Cipher

# Cipher

##### Updated: December 1, 2020
Cryptography

A cipher is defined over the spaces of:

All Keys, $$\mathscr{K}$$

All Messages, $$\mathscr{M}$$

All Cipher texts, $$\mathscr{C}$$

Cipher (defined as a triple, $$(\mathscr{K}, \mathscr{M}, \mathscr{C})$$) as a pair of algorithms $$(\mathbf{E}, \mathbf{D})$$ where $$\mathbf{E}$$ represents the encryption algorithm and $$\mathbf{D}$$ represents the decryption algorithm.
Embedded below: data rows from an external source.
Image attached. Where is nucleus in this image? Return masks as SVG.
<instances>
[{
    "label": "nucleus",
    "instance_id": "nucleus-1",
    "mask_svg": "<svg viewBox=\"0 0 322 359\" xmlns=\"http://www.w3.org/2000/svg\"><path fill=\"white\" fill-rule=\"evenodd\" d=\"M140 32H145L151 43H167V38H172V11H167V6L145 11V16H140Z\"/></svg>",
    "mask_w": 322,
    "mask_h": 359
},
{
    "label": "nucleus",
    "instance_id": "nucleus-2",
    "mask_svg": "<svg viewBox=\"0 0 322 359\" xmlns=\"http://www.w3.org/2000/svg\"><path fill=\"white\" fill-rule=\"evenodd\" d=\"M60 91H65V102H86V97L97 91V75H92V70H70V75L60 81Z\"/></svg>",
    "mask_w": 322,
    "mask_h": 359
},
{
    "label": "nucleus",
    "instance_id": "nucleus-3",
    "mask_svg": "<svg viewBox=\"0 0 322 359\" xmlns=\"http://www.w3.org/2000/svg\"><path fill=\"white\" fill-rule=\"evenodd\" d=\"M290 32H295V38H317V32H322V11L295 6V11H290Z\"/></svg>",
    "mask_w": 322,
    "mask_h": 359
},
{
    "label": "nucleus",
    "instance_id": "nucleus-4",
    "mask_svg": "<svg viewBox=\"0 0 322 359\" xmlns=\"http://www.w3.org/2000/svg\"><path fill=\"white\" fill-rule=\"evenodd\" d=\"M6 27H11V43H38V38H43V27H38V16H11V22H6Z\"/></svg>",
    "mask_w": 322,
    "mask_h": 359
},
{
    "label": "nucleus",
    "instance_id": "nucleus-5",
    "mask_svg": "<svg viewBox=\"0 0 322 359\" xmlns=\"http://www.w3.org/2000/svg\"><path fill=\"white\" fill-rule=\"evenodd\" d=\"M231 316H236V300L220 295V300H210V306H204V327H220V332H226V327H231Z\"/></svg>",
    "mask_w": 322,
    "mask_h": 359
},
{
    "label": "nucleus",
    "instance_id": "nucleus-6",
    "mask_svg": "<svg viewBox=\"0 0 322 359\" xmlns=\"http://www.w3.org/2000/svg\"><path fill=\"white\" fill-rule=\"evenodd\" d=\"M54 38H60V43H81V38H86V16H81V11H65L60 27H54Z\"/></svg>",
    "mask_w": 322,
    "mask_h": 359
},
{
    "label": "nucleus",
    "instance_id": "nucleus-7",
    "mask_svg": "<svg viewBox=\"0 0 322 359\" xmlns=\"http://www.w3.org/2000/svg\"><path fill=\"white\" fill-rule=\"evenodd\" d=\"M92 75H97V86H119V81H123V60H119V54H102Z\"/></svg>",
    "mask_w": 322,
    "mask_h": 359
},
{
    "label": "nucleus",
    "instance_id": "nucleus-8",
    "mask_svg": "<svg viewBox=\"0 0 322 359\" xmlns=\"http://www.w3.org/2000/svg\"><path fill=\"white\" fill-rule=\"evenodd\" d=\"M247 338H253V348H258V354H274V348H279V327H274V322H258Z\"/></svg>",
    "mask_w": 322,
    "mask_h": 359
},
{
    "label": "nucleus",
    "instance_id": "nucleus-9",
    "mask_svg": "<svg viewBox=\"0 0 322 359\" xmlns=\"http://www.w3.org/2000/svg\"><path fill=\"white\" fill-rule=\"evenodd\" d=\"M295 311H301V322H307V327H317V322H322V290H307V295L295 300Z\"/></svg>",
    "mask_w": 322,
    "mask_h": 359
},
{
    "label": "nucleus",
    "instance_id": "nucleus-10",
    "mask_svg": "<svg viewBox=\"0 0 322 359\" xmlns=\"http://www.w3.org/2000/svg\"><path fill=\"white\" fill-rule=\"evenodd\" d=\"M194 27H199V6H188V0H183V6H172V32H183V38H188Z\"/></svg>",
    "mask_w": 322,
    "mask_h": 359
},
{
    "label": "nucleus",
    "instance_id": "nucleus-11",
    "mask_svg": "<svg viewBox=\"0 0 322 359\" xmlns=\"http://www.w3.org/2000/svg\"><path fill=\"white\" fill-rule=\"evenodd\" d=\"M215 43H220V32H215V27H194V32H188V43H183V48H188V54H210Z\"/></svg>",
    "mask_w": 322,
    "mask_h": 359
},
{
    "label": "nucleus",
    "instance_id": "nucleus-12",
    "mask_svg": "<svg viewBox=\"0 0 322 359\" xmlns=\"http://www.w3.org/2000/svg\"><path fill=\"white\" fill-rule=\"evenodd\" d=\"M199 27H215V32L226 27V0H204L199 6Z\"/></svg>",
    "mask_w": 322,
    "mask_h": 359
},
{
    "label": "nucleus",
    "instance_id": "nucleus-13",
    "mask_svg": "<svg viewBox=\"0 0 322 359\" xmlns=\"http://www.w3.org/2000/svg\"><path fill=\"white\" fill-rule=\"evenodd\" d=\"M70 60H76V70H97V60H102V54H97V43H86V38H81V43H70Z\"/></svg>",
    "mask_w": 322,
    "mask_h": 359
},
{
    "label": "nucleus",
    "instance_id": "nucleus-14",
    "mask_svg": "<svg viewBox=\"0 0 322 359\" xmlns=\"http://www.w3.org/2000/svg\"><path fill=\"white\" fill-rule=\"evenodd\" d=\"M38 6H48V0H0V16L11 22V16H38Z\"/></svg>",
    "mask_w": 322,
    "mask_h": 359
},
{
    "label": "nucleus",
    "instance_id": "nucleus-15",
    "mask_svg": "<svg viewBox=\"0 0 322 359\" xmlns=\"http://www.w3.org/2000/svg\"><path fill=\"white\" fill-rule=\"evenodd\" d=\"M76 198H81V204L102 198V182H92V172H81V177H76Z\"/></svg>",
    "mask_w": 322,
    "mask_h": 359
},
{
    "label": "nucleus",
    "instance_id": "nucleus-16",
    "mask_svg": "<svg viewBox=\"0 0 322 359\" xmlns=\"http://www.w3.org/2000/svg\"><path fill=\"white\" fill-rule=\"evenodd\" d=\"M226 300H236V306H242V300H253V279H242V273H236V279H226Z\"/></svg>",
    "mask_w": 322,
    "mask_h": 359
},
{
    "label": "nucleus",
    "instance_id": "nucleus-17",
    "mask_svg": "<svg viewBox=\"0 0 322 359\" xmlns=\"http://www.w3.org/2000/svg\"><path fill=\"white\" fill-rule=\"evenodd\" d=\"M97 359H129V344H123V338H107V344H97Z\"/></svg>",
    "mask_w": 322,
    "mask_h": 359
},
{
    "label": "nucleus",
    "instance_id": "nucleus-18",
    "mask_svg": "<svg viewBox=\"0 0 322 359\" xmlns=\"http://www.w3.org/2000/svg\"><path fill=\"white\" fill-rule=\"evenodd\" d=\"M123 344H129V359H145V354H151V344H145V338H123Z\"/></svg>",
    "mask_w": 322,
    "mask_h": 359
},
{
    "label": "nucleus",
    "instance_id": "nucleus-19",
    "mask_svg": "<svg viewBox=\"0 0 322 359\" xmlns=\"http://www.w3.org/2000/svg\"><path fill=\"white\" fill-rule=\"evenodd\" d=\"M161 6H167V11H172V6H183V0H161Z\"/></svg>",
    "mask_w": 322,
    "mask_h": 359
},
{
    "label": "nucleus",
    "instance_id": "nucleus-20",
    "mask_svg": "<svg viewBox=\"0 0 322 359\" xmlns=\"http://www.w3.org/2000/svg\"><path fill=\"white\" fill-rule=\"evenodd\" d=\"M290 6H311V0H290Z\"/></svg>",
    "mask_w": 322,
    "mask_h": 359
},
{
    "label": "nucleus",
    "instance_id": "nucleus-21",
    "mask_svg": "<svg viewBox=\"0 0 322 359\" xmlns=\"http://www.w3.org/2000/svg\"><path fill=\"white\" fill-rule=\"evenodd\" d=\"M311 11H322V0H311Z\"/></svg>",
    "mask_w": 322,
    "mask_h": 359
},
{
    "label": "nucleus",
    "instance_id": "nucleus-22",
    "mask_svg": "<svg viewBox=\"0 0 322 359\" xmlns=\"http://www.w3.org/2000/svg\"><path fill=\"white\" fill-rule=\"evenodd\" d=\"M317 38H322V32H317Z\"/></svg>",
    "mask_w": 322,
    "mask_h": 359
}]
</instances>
\begin{equation} \mathbf{E}: \mathscr{K} \times \mathscr{M} \rightarrow \mathscr{C} \end{equation}

and

\begin{equation} \mathbf{D}: \mathscr{K} \times \mathscr{C} \rightarrow \mathscr{M} \end{equation}

Such that:

\begin{equation} \forall m \in \mathscr{M}, k \in \mathscr{K}: \mathbf{D}(k, \mathbf{E}(k, m)) = m \end{equation}

$$\mathbf{E}$$ is often randomized

$$\mathbf{D}$$ is always deterministic

A cipher $$(\mathbf{E}, \mathbf{D})$$ has perfect secrecy if:

\begin{equation} \forall m_{0}, m_{1} \in \mathscr{M} \, (|m_{0}| = |m_{1}|) \, and \, \forall c \in \mathscr{C} \\\
Pr[\mathbf{E}(k, m_{0}) = c] = Pr[\mathbf{E}(k, m_{1}) = c] \end{equation}

where $$k \leftarrow \mathscr{K}$$ (k is a randomly distributed key from $$\mathscr{K}$$)

In other words, if I was given a particular cipher text (encrypted message), I will have no idea which message originally created it since it could be any other message with equal probability.